I batteri mangia petrolio
Dei microrganismi, la cui esistenza era già nota, stanno degradando il greggio nel Golfo del Messico. Una buona lezione per l'uomo.
Buone notizie dal Golfo del Messico dove non solo sembra essersi arrestata del tutto la fuoriuscita di petrolio che da aprile in poi aveva riversato in mare migliaia di litri di greggio, ma è stata rilevata un’efficace opera di “pulizia” da parte di alcuni batteri in grado di mangiare il liquido nero, fatto questo che certamente aiuterà a risolvere più velocemente l’impatto ambientale causato dall’esplosione della piattaforma petrolifera.

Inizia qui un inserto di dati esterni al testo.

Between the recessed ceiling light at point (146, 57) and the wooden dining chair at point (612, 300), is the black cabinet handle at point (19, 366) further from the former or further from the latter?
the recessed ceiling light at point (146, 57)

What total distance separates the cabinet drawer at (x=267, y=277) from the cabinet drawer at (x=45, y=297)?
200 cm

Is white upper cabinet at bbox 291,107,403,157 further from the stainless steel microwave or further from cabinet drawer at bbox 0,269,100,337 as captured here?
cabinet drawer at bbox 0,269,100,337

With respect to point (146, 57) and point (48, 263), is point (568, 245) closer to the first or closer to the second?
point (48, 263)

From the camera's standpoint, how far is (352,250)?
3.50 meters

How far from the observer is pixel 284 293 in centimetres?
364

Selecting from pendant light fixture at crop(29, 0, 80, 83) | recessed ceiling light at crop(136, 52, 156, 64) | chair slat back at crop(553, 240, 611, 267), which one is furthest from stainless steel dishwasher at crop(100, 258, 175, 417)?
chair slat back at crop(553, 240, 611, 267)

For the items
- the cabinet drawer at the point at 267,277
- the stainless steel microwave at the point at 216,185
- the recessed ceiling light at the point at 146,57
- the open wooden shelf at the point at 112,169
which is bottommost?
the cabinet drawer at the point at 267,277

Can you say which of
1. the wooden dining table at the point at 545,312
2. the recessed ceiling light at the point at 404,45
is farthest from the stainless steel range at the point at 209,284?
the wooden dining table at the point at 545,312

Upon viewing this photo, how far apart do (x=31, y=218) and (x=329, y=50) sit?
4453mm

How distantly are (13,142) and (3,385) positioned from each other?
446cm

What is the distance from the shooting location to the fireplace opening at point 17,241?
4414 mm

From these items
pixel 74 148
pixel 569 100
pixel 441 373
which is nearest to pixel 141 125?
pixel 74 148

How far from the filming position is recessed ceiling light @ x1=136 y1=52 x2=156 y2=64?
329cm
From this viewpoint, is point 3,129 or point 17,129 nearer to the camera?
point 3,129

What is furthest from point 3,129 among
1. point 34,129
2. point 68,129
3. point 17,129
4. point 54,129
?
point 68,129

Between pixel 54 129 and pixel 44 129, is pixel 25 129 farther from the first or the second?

Questo batterio è stato scoperto già nel 2007 nell’isola di Deokjeok nel Mar Giallo da H. Kim e dai suoi collaboratori. I ricercatori studiandone il genoma hanno concluso che si trattava di una specie nuova e lo hanno chiamato Marinobacterium litorale. Il genere era conosciuto da tempo e molte delle specie in esso incluse hanno la capacità di vivere in ambienti estremi e di metabolizzare gli idrocarburi.
Gli idrocarburi che compongono il petrolio hanno, come avviene per tutte le sostanze organiche naturali, degli organismi che li utilizzano nel loro metabolismo come risorse: batteri, funghi, alghe. In particolare, alcuni batteri che vivono in ambienti difficili per la vita, chiamati anche estremofili, hanno un metabolismo che li rende particolarmente efficaci nel ripulire gli ambienti con scarso ossigeno e inquinati da idrocarburi. L’industria che si dedica alla pulizia di spiagge inquinate da queste sostanze, ma anche di superfici sporche di bitume e di prodotti oleosi (motori di navi, di centrali energetiche, ecc.), da tempo alleva in laboratorio questi batteri e poi ne vende le spore o le colonie debitamente trattate per la conservazione e la commercializzazione.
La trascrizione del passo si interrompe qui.